DATA LISTING:
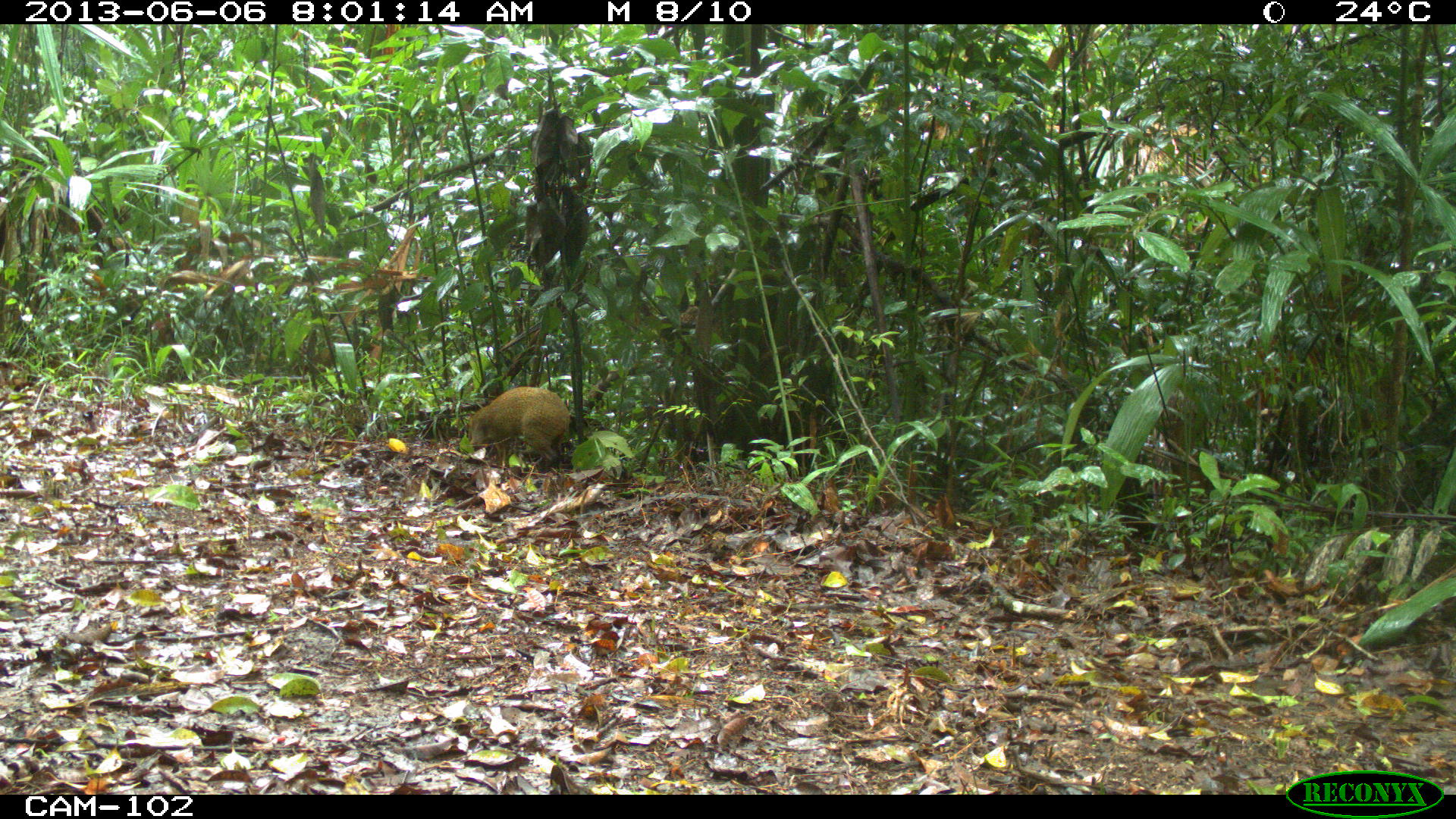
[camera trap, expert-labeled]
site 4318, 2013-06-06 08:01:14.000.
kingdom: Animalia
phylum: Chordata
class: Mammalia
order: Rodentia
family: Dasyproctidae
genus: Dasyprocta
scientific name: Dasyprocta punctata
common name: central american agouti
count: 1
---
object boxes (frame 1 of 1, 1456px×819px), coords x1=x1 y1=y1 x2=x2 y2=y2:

TASK PROMPT:
Write the records out again exactly; none of the pictures belong in the copy.

YOUR SOLUTION:
[camera trap, expert-labeled]
site 4318, 2013-06-06 08:01:14.000.
kingdom: Animalia
phylum: Chordata
class: Mammalia
order: Rodentia
family: Dasyproctidae
genus: Dasyprocta
scientific name: Dasyprocta punctata
common name: central american agouti
count: 1
---
object boxes (frame 1 of 1, 1456px×819px), coords x1=x1 y1=y1 x2=x2 y2=y2:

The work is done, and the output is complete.